⟨
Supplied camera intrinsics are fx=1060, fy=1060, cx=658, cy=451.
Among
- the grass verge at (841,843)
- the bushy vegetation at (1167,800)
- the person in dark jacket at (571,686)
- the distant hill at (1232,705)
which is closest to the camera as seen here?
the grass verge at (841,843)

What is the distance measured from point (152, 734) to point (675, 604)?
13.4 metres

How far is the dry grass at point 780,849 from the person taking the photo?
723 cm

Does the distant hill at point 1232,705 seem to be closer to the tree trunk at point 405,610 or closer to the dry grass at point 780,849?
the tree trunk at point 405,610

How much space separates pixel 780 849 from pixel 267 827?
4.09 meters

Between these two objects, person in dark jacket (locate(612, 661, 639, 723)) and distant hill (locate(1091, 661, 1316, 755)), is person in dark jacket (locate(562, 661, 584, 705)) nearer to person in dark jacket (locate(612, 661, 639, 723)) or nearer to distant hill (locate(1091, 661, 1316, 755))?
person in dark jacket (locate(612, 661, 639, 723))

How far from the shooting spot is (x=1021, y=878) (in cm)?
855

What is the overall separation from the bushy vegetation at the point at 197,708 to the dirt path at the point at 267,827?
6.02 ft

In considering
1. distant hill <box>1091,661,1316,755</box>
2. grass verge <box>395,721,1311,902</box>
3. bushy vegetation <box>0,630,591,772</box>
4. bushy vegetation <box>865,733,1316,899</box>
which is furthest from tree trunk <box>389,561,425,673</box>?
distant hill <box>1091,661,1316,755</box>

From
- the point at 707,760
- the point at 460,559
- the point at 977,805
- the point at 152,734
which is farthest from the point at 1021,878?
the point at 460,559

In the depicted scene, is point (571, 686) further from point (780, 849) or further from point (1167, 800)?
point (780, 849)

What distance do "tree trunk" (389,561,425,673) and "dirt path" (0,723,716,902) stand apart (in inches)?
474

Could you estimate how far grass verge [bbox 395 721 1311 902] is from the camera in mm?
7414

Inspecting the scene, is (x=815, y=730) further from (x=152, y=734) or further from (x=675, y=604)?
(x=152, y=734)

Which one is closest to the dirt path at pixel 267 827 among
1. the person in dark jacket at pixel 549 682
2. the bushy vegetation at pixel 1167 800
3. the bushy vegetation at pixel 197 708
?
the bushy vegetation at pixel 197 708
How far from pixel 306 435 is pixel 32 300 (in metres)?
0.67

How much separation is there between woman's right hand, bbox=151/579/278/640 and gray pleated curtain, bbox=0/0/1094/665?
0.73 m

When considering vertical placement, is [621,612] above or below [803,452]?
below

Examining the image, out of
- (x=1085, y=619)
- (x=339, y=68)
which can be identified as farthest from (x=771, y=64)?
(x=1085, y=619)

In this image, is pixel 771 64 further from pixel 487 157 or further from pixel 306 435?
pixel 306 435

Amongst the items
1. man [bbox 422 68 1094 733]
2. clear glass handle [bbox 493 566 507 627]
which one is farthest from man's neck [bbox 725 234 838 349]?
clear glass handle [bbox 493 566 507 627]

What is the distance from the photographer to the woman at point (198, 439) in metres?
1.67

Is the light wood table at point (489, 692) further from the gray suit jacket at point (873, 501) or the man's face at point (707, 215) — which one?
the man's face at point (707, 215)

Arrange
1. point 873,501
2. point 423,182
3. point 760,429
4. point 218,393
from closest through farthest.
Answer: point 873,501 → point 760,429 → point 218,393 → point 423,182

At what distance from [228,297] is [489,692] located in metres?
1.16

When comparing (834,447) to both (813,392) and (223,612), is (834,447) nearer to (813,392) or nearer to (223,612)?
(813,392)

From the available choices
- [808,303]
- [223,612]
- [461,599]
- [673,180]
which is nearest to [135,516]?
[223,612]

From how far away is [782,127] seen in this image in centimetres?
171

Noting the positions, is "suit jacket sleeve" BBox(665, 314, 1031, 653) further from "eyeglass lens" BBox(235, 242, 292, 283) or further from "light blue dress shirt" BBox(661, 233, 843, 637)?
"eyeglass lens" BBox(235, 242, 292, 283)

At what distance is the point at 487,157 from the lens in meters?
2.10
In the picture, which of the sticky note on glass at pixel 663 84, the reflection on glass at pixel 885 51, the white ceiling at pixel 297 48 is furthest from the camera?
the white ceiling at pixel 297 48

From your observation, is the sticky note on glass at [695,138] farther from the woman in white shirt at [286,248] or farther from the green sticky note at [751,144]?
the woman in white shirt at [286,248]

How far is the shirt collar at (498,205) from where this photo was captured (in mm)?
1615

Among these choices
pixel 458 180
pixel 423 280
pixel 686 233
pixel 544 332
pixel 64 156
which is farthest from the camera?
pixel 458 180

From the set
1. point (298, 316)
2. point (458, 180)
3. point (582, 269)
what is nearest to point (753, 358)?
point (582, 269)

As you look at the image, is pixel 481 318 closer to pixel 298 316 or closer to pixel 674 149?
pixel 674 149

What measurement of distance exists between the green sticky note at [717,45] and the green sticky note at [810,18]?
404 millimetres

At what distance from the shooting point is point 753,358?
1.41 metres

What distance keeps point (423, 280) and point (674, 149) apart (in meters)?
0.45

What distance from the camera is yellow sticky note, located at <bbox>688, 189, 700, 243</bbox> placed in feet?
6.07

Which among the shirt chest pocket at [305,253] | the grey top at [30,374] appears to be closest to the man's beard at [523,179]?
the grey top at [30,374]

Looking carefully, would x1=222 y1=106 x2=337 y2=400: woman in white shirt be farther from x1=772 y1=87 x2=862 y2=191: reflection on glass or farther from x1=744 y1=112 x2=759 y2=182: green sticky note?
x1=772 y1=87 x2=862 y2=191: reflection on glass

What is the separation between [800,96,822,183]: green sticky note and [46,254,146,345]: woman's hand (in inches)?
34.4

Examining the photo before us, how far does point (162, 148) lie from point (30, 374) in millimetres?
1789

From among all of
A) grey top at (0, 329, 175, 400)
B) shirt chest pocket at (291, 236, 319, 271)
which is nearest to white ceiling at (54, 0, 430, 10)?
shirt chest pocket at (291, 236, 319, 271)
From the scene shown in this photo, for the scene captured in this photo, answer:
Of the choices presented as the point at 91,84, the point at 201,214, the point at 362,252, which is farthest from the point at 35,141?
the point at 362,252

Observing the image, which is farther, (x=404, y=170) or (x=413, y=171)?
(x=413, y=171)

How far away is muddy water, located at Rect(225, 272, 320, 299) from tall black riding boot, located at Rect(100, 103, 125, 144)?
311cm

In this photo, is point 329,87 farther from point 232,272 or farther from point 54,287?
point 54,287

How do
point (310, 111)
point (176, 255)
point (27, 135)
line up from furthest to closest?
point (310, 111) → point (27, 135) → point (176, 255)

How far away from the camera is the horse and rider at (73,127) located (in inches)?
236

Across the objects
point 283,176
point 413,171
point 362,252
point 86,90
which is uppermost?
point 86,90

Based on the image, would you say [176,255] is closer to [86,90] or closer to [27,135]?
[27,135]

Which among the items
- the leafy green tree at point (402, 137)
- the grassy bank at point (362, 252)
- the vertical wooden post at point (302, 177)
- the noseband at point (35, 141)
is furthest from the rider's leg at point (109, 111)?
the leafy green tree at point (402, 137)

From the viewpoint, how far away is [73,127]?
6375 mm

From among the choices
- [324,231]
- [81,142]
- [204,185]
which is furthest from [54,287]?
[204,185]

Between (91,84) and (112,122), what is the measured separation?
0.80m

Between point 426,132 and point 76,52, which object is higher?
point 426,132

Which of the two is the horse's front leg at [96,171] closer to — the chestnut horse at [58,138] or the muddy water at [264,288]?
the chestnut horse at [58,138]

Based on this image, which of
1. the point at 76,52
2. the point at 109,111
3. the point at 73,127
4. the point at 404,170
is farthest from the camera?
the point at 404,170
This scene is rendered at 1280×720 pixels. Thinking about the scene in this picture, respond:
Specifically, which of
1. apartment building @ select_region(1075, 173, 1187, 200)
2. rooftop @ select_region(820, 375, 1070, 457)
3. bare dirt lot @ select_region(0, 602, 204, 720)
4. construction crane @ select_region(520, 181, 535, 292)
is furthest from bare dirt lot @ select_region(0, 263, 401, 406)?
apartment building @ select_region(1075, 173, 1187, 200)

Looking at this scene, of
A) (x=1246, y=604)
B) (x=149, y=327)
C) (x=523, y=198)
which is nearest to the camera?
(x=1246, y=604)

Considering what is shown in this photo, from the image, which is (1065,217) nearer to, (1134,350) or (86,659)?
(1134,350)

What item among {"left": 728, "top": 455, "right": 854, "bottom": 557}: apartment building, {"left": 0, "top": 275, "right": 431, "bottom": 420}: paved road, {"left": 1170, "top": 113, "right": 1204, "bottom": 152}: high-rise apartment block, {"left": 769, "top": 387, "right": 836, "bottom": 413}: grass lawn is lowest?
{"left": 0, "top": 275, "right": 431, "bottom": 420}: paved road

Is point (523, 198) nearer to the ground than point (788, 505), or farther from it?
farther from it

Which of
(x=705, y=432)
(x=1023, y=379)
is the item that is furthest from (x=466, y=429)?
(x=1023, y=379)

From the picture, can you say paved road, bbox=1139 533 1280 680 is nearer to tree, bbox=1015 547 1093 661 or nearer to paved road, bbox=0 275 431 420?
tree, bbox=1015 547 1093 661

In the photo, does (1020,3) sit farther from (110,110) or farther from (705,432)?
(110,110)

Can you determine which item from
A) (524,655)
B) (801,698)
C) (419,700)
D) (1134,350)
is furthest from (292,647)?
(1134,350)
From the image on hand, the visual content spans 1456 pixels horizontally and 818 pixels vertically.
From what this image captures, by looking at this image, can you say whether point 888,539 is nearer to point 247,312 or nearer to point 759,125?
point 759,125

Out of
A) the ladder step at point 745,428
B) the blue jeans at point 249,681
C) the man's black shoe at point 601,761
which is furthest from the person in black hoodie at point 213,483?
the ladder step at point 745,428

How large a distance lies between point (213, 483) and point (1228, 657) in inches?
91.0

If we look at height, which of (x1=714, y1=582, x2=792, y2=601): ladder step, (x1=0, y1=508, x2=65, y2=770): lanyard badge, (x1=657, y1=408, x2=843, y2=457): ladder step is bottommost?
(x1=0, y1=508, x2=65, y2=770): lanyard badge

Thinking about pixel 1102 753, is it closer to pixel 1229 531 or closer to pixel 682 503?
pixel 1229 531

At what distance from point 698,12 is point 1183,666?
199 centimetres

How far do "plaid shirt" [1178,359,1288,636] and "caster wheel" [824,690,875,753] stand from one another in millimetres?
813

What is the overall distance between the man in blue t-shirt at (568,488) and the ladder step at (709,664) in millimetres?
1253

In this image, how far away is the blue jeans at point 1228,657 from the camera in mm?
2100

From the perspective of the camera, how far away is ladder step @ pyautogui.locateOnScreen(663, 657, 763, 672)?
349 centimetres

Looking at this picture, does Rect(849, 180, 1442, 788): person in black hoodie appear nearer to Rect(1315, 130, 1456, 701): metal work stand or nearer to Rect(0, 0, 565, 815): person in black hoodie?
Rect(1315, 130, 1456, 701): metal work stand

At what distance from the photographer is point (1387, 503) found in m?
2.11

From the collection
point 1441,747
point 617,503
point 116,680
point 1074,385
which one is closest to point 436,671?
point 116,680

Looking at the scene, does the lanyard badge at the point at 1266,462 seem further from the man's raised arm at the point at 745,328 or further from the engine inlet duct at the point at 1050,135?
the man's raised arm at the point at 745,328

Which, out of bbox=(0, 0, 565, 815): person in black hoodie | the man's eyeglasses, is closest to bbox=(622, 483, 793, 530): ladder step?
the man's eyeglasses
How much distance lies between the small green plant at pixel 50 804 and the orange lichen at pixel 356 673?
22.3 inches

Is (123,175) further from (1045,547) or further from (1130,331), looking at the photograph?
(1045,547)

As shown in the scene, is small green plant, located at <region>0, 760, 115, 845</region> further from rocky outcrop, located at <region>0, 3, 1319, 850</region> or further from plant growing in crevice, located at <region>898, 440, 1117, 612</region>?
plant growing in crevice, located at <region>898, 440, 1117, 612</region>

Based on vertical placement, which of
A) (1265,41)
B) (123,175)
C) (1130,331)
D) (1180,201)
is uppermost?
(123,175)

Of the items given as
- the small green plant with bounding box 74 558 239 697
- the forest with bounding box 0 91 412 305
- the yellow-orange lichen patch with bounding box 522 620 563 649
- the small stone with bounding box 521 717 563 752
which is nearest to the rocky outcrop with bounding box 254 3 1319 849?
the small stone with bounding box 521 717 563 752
⟩
◆ Problem requirements
Revise the records from the line containing "What is the distance measured" down to the line containing "4.09 meters" by replacing "dry grass" with "parched grass" and leaving everything else as it stands. Return only those lines.

◆ Right answer
What is the distance measured from point (152, 734) to point (675, 604)?
13.4 metres

How far is the parched grass at point 780,849 from the person taking the photo?
723 cm

Does the distant hill at point 1232,705 seem to be closer to the tree trunk at point 405,610 or closer to the parched grass at point 780,849?
the tree trunk at point 405,610

How much space separates pixel 780 849 from pixel 267 827?
4.09 meters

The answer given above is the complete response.